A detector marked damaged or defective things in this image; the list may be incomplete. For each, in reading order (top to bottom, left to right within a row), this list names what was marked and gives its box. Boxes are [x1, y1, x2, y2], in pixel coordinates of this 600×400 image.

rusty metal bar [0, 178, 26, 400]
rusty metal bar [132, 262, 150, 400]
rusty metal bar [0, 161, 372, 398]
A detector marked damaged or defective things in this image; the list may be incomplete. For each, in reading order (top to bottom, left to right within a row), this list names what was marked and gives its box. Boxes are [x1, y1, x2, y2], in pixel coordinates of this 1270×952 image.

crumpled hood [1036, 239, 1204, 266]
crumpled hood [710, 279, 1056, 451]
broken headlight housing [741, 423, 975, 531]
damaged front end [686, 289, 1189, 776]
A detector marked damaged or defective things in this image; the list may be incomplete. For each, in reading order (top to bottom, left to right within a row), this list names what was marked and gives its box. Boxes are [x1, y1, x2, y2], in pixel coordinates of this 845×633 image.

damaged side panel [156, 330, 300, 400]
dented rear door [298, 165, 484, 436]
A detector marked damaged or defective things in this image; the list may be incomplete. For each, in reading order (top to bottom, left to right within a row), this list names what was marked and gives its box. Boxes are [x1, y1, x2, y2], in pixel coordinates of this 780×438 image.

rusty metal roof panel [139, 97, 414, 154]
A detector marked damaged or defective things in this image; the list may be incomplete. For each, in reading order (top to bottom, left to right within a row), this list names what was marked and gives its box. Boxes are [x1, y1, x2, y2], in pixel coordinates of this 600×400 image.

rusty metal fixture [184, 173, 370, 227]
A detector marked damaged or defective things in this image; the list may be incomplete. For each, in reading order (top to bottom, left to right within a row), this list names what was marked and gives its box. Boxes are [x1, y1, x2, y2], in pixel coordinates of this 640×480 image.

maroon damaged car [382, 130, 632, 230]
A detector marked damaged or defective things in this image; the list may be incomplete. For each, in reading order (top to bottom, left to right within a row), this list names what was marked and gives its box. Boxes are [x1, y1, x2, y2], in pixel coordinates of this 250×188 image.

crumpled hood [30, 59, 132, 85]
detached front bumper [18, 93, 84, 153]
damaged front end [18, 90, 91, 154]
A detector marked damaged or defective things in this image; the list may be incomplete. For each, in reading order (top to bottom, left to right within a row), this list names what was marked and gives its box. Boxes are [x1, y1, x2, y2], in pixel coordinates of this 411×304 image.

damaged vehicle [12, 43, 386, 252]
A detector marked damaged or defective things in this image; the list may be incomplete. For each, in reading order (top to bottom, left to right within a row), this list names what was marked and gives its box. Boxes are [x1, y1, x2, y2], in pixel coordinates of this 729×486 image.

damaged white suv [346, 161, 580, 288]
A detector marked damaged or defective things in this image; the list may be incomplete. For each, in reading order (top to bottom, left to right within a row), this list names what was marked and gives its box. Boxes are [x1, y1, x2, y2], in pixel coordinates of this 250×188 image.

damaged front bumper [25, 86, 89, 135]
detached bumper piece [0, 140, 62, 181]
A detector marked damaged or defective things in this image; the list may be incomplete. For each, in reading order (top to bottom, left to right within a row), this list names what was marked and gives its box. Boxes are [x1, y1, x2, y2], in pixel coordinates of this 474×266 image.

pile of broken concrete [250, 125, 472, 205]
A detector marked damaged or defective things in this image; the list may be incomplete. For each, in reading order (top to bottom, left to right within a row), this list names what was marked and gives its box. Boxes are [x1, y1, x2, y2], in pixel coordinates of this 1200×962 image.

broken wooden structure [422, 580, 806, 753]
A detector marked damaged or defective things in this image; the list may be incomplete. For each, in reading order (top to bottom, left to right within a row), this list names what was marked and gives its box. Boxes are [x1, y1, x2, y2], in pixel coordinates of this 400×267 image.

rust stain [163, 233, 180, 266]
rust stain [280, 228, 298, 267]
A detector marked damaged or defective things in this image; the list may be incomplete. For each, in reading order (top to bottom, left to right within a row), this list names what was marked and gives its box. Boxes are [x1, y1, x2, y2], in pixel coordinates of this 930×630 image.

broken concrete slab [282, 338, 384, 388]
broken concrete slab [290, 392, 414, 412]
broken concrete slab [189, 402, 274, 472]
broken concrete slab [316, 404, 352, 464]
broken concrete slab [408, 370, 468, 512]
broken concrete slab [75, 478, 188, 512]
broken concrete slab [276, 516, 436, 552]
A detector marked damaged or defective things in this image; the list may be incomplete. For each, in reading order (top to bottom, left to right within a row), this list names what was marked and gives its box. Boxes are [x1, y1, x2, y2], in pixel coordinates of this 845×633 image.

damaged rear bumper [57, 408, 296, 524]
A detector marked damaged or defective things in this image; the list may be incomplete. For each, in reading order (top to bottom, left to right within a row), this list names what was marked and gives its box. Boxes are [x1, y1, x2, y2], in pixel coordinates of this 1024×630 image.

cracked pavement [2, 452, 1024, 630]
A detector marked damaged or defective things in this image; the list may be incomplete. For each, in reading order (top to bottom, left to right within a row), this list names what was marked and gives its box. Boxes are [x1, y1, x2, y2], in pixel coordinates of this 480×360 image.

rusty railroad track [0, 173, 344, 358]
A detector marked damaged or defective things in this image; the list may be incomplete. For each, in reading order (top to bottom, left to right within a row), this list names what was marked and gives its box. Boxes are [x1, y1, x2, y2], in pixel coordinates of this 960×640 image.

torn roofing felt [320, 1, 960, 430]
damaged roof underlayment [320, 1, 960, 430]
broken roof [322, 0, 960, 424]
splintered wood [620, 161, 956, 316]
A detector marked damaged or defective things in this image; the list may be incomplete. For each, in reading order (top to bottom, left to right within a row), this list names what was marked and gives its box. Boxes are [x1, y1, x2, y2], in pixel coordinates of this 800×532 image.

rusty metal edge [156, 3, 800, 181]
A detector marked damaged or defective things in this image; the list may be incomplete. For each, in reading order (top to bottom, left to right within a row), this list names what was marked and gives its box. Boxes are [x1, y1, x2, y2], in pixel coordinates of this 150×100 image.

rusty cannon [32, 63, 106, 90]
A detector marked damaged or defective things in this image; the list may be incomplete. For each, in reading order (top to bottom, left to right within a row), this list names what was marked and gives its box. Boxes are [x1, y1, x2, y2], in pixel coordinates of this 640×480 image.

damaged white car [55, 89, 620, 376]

= = = = = = =

## WHAT IS NEEDED
Quote verbatim the stretch of the records from the line that contains "this 780×438 image." through the line that contains "rusty metal roof panel [139, 97, 414, 154]", including both of those lines.

## SOLUTION BELOW
A detector marked damaged or defective things in this image; the list may be incomplete. For each, in reading order (top to bottom, left to right within a row), this list names what was marked and gives its box. Boxes are [x1, y1, x2, y2], in pixel coordinates of this 780×438 image.

rusty metal roof panel [139, 97, 414, 154]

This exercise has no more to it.